The goal of project LIAR is to design and build a proof-of-concept ‘living architecture’ whose targeted breakthrough is to transform our habitats from inert spaces into programmable sites. LIAR will be developed as a modular bioreactor-wall, based on the operational principles of microbial fuel cell technology and synthetic ‘consortia’ of microbes.
A freestanding partition composed of bioreactor ‘building blocks’ will be prototyped.
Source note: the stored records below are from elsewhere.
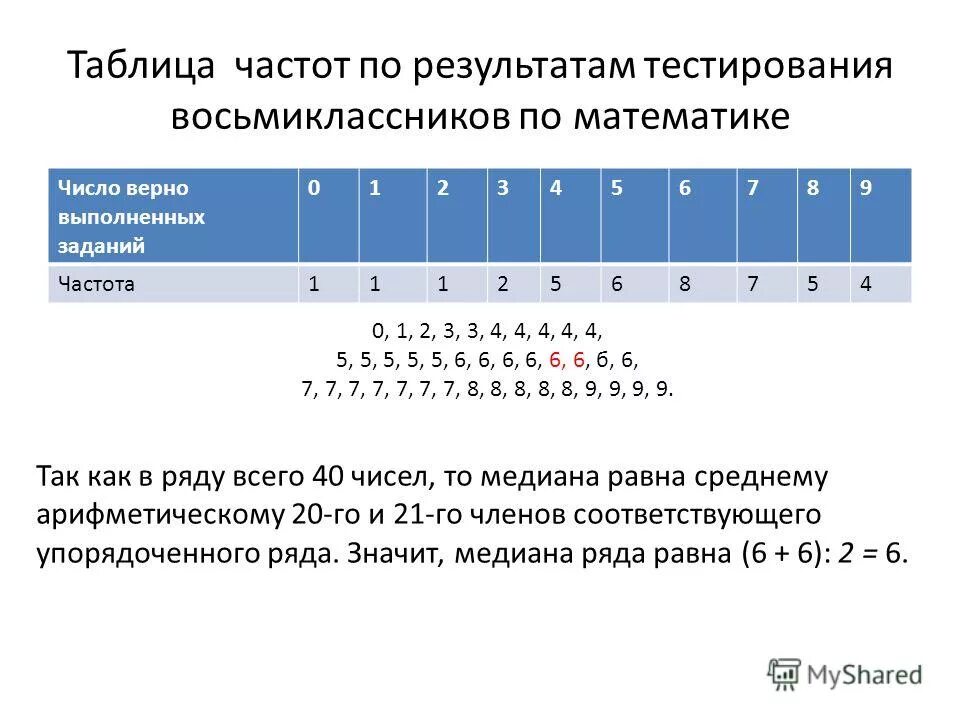 Таблица частот по результатам тестирования восьмиклассников по математике

| Число верно выполненных заданий | 0 | 1 | 2 | 3 | 4 | 5 | 6 | 7 | 8 | 9 |
|---|---|---|---|---|---|---|---|---|---|---|
| Частота | 1 | 1 | 1 | 2 | 5 | 6 | 8 | 7 | 5 | 4 |

0, 1, 2, 3, 3, 4, 4, 4, 4, 4,
5, 5, 5, 5, 5, 6, 6, 6, 6, 6, 6, б, 6,
7, 7, 7, 7, 7, 7, 7, 8, 8, 8, 8, 8, 9, 9, 9, 9.

Так как в ряду всего 40 чисел, то медиана равна среднему арифметическому 20-го и 21-го членов соответствующего упорядоченного ряда. Значит, медиана ряда равна (6 + 6): 2 = 6.

MyShared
The ‘building blocks’ are conceived as standardized building segments and can be incorporated into common building construction methods.
The outcome will be two bioreactor ‘building blocks’; one, a programmed and configured Microbial Fuel Cell (MFC) to produce electricity, the other to purify air and water.
An array of bioreactors will act in parallel to a computer that is capable of both SENSING local conditions within a building and CONTROLLING the bioreactor system to optimize the building’s environmental impact.
A photo-bioreactor is a device that can be programmed to utilize a variety of inputs such as; grey water, microbial consortia (algae and bacteria), nitrous oxide and carbon dioxide, visible light, temperature, different types of nutrient (nitrogen and phosphate as macronutrients, trace metals and vitamins as micronutrients), to generate outputs such as; “polished” water, fertiliser, extractable products (recoverable phosphate), oxygen, next generation biodegradable detergents, electricity, recoverable biomass, bio-fluorescence and to a certain extent, heat.
The economic value models used to justify this approach are based on both notions of ‘circular economy’ and also the World Wildlife Fund’s initiative to set new benchmarks and protocols in establishing the ‘real’ cost of natural resources in industrial processes.
LIAR develops a foundational platform for addressing the existing disparity between the waste produced by a building and the resources that lack in its surrounding ‘natural’ environment.
Applications within urban systems are a form of customizable, programmable micro-agriculture for installation in domestic, public (schools, hospitals) and office environments. The technology developed could potentially address global scale challenges of urban sustainability and resource management (if implemented at a large scale).